On 1st December Ishaq Dar ordered the Pakistan Steel Mills to settle its debts to the state owned banks as well as foreign creditors. In a drive to privatize National institutions, Pakistan Steel Mills has been finalized to be privatized and investors from China have shown interest to bid when its privatization process starts. Moonis Elahi pointed out that PSM has been reporting losses since a decade and neither the Zardari nor PMLN government could assign talented people to take its charge and bring it out of the mess it has fallen due to corruption. The workers have been staging protests as their salaries haven’t been transferred since months.

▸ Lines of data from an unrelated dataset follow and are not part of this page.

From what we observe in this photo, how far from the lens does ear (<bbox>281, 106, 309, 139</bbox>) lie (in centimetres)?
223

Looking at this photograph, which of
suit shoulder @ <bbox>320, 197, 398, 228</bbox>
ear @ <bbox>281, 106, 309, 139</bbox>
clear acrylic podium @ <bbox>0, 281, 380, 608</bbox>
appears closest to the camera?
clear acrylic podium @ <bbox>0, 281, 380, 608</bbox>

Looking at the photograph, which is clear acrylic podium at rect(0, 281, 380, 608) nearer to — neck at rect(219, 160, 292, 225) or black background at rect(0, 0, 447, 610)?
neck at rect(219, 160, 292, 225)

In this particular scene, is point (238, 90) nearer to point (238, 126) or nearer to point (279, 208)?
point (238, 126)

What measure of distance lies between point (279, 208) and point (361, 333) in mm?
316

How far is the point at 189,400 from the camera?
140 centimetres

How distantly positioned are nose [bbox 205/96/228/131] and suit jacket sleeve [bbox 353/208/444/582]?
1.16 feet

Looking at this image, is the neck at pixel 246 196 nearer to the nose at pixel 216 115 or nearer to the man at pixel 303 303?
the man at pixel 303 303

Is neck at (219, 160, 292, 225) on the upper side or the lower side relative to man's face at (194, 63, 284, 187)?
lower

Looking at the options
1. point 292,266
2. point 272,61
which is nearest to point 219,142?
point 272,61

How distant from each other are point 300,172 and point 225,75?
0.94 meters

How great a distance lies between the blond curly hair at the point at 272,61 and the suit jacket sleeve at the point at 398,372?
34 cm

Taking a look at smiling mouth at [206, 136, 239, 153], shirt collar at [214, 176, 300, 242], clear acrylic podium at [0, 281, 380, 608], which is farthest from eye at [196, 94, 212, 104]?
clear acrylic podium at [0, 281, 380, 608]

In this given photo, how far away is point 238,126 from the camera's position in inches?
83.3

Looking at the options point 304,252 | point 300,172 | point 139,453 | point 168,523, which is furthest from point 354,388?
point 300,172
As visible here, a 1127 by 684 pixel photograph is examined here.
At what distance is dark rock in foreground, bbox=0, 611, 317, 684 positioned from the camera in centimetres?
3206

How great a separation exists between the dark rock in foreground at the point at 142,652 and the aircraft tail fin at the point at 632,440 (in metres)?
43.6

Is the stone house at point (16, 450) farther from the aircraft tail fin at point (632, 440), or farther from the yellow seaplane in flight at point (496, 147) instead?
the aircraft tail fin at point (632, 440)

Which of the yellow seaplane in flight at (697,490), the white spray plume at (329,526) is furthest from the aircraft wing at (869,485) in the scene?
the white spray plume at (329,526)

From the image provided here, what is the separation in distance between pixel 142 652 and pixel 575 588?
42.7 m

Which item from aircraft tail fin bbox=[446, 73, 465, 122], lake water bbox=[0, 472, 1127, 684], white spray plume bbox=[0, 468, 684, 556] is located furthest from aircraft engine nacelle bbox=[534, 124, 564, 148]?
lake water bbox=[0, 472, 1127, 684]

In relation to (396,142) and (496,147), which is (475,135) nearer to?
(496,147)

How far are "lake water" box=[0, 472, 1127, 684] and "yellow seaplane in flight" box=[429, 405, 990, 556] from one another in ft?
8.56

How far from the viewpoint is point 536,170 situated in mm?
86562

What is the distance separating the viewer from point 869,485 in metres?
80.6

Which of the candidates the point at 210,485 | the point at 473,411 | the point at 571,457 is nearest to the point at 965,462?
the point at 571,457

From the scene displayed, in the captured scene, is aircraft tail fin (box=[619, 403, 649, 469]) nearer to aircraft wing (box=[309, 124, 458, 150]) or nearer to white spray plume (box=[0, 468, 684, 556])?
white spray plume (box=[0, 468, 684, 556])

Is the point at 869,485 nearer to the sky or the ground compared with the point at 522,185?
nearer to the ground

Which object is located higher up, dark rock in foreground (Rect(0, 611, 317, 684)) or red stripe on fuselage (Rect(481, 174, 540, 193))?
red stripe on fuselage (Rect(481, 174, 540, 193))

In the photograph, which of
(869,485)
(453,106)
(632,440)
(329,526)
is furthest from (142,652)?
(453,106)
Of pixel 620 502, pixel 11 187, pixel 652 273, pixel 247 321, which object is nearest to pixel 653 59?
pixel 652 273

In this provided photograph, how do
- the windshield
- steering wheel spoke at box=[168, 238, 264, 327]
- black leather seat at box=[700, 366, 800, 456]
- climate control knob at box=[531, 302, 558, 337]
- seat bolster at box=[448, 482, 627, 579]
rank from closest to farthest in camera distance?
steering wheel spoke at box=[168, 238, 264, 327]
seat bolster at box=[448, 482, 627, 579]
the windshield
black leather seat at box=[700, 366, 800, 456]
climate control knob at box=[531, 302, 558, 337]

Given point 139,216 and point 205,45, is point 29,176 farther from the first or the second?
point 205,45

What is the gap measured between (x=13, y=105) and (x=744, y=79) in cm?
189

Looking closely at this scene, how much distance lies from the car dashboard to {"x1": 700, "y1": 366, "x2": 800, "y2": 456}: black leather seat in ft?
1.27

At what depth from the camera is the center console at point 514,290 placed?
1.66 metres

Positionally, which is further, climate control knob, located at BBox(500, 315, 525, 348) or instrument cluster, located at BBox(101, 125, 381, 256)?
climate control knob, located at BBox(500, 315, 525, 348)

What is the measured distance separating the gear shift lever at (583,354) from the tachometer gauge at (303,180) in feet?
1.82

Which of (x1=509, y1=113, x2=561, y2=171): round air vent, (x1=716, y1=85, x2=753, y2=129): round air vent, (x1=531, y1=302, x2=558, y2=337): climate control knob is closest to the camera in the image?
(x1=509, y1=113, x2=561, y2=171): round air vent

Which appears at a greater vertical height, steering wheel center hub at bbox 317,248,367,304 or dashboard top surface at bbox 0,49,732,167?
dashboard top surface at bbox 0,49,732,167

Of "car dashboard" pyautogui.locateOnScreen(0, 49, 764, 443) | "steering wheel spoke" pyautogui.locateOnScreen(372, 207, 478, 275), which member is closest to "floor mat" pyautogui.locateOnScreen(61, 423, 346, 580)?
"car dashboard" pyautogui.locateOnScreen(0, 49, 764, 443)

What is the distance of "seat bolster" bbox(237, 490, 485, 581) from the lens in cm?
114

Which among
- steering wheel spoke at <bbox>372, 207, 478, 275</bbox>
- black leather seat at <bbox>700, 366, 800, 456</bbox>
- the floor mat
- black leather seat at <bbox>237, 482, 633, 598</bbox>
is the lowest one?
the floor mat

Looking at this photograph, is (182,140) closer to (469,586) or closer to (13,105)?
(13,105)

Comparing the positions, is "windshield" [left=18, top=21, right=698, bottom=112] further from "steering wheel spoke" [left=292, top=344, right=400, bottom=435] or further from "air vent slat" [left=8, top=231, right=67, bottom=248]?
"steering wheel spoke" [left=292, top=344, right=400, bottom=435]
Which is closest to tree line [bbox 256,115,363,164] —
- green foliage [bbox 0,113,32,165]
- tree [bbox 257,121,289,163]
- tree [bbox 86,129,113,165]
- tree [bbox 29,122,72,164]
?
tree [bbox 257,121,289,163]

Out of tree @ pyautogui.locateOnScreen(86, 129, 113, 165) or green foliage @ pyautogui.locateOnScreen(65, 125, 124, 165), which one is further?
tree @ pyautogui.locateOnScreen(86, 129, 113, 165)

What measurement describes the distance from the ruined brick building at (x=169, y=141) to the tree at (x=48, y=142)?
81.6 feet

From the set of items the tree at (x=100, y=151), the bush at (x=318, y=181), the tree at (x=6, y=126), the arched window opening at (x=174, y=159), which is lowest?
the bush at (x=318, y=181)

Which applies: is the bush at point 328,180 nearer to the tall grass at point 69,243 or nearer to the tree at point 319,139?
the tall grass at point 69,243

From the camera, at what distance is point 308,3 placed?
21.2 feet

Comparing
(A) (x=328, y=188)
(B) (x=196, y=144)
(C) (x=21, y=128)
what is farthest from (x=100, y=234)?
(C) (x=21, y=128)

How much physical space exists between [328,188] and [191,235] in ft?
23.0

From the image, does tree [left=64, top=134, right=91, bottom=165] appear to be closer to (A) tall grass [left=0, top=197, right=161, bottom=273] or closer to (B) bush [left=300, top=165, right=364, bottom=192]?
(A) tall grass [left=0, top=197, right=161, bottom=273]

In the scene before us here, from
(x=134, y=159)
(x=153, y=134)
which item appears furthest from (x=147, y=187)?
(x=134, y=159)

In a meeting held at Islamabad between the Finance Minister Ishaq Dar, PSM Management and Privatization Committee, the issue of PSM’s outstanding debts was discussed. The minister issued orders for the steel mills to sell its assets and settle the Rs. 51 billion loan it owes. Moonis Elahi has said the nation is in shock over the news and widely questions if the Sharif brothers policies can make their personal steel mills to reap billions of profits a year, why are they hesitant to implement the same policies for a State owned company that could have saved it from destruction? If assets are sold, the company would further decline in value and it would soon be worthless. The country’s largest industrial unit had been shut down for over a year and a half after SSGC had cut its gas supply over defaulting its Rs. 18 billion in terms of outstanding gas bills.